- Directed by: Josephine Rose
- Written by: Josephine Rose
- Cinematography: Gerry Vasbenter
- Edited by: Nicola Matiwone
- Music by: David Long
- Production company: Bandit Country
- Distributed by: AMP International
- Release date: 24 August 2024 (FrightFest);
- Running time: 78 minutes
- Country: United Kingdom
- Language: English

= Touchdown (2024 film) =

Touchdown is a 2024 British science fiction film directed by Josephine Rose in her feature directorial debut. It premiered at the 2024 FrightFest.

==Premise==
Set in an alternate 2024, the film follows the perspective young London blogger Jamie (Clinton Liberty) and his online group of international friends as strange creatures land on Earth.

==Cast==
- Clinton Liberty as Jamie
- Cressida Bonas as Emma
- Kai Luke Brümmer as Pete
- Will Attenborough as Jerry
- Lily Frazer as Chloe
- Jason Flemyng as Professor Steven Landers
- Sky Yang as Wang Li

==Production==
Josephine Rose directed, wrote, and produced the film, with Gerry Vasbenter as director of photography and Nicola Matiwone as editor.

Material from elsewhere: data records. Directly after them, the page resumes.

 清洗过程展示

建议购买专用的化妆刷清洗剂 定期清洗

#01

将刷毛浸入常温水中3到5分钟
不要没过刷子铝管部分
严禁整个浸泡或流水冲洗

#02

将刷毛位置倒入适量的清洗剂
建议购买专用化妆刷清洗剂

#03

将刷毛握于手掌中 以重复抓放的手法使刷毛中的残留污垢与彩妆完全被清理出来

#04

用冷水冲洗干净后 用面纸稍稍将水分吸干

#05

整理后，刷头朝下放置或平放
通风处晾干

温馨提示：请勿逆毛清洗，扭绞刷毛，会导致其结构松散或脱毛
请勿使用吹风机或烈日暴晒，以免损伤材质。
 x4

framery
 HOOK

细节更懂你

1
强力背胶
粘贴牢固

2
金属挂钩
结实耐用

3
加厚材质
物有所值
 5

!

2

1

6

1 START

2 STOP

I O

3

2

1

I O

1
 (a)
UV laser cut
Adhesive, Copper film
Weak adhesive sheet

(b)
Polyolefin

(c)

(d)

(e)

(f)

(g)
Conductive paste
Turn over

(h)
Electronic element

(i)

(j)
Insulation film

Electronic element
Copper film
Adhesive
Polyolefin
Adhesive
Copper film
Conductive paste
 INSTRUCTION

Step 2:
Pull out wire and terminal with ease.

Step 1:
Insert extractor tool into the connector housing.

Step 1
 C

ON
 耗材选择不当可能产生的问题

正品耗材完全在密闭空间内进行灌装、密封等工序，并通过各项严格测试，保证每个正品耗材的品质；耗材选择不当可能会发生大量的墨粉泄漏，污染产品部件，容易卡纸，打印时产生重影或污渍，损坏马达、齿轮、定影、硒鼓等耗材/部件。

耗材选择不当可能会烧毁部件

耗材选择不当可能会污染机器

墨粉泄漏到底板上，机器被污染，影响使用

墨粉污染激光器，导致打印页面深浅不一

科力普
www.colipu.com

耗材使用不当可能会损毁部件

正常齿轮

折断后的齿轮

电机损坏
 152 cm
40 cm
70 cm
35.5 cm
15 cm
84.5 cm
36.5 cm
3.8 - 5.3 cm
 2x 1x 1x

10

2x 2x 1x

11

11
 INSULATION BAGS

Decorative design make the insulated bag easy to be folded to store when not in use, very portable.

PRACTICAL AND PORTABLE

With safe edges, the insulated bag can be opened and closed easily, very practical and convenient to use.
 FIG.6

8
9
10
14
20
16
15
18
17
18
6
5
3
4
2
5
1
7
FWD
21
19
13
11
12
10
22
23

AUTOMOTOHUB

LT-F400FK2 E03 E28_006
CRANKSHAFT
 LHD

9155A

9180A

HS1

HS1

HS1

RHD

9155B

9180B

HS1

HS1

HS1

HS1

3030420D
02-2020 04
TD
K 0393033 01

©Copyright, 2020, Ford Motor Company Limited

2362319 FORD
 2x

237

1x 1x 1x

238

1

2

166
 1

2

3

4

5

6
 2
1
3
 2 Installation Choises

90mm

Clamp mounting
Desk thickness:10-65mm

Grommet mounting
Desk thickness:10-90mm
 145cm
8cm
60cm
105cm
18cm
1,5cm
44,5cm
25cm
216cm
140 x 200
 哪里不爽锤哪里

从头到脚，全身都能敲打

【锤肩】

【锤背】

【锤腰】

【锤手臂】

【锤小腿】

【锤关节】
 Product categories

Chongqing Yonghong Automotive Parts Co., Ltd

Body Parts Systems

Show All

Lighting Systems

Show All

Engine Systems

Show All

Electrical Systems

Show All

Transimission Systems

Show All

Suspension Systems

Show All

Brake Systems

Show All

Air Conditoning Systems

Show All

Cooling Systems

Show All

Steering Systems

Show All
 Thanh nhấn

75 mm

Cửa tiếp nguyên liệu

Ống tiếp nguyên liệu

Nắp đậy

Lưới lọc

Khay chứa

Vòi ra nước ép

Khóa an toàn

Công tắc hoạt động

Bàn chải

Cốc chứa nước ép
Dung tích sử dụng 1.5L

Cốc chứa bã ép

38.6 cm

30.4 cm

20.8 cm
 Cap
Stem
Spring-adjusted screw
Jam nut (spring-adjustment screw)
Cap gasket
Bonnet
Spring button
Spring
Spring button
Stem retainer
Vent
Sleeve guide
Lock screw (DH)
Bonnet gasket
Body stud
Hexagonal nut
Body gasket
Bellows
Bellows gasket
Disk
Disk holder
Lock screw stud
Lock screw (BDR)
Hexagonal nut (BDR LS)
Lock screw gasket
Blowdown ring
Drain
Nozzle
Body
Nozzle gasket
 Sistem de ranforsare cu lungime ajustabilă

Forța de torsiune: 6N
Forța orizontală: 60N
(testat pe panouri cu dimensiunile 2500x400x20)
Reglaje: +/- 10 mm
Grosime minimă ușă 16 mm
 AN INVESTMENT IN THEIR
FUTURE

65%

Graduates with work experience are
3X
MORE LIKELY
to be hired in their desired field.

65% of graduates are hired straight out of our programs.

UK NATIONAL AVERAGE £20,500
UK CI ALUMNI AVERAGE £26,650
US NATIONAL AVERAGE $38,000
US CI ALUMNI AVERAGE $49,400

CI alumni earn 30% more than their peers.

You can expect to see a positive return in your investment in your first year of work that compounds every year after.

Principal photography took place remotely during the COVID-19 lockdown in seven countries, including the UK, South Africa, Hong Kong, Thailand, and Australia. The film utilised the nature of the restrictions and social isolation in its storytelling.

==Release==
In May 2024, AMP International acquired the world sales rights to the film. Touchdown had its world premiere at the 2024 FrightFest.